Each record is to be written out exactly as it appears.

--- SUPPLIED INFORMATION ---

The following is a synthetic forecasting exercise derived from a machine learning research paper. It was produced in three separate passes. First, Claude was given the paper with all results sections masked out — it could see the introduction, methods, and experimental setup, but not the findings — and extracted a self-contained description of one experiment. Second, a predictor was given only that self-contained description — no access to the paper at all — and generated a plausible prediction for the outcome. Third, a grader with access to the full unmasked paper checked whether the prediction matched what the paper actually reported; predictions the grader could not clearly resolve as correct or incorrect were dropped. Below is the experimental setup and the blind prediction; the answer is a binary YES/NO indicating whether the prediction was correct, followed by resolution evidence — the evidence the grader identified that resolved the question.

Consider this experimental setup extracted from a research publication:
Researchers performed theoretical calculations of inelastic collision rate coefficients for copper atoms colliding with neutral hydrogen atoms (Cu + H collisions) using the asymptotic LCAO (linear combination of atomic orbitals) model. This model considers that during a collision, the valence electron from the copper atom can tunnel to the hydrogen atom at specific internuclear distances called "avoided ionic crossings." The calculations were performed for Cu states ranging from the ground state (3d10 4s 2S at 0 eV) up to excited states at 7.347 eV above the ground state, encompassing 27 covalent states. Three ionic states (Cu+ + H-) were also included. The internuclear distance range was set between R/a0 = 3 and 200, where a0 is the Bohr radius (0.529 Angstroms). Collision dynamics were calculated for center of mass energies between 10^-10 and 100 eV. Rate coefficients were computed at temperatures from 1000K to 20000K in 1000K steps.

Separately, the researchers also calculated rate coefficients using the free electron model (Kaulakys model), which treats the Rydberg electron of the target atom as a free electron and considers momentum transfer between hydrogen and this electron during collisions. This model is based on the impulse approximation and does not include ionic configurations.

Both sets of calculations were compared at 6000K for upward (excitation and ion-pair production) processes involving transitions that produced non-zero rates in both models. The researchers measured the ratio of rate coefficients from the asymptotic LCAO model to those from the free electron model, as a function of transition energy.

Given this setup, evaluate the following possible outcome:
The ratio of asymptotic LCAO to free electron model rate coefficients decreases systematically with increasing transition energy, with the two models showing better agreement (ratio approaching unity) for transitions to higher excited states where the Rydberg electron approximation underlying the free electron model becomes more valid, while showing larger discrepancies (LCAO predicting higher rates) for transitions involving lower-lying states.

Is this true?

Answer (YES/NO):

---

TASK RESPONSE —
The following is a synthetic forecasting exercise derived from a machine learning research paper. It was produced in three separate passes. First, Claude was given the paper with all results sections masked out — it could see the introduction, methods, and experimental setup, but not the findings — and extracted a self-contained description of one experiment. Second, a predictor was given only that self-contained description — no access to the paper at all — and generated a plausible prediction for the outcome. Third, a grader with access to the full unmasked paper checked whether the prediction matched what the paper actually reported; predictions the grader could not clearly resolve as correct or incorrect were dropped. Below is the experimental setup and the blind prediction; the answer is a binary YES/NO indicating whether the prediction was correct, followed by resolution evidence — the evidence the grader identified that resolved the question.

Consider this experimental setup extracted from a research publication:
Researchers performed theoretical calculations of inelastic collision rate coefficients for copper atoms colliding with neutral hydrogen atoms (Cu + H collisions) using the asymptotic LCAO (linear combination of atomic orbitals) model. This model considers that during a collision, the valence electron from the copper atom can tunnel to the hydrogen atom at specific internuclear distances called "avoided ionic crossings." The calculations were performed for Cu states ranging from the ground state (3d10 4s 2S at 0 eV) up to excited states at 7.347 eV above the ground state, encompassing 27 covalent states. Three ionic states (Cu+ + H-) were also included. The internuclear distance range was set between R/a0 = 3 and 200, where a0 is the Bohr radius (0.529 Angstroms). Collision dynamics were calculated for center of mass energies between 10^-10 and 100 eV. Rate coefficients were computed at temperatures from 1000K to 20000K in 1000K steps.

Separately, the researchers also calculated rate coefficients using the free electron model (Kaulakys model), which treats the Rydberg electron of the target atom as a free electron and considers momentum transfer between hydrogen and this electron during collisions. This model is based on the impulse approximation and does not include ionic configurations.

Both sets of calculations were compared at 6000K for upward (excitation and ion-pair production) processes involving transitions that produced non-zero rates in both models. The researchers measured the ratio of rate coefficients from the asymptotic LCAO model to those from the free electron model, as a function of transition energy.

Given this setup, evaluate the following possible outcome:
The ratio of asymptotic LCAO to free electron model rate coefficients decreases systematically with increasing transition energy, with the two models showing better agreement (ratio approaching unity) for transitions to higher excited states where the Rydberg electron approximation underlying the free electron model becomes more valid, while showing larger discrepancies (LCAO predicting higher rates) for transitions involving lower-lying states.

Is this true?

Answer (YES/NO):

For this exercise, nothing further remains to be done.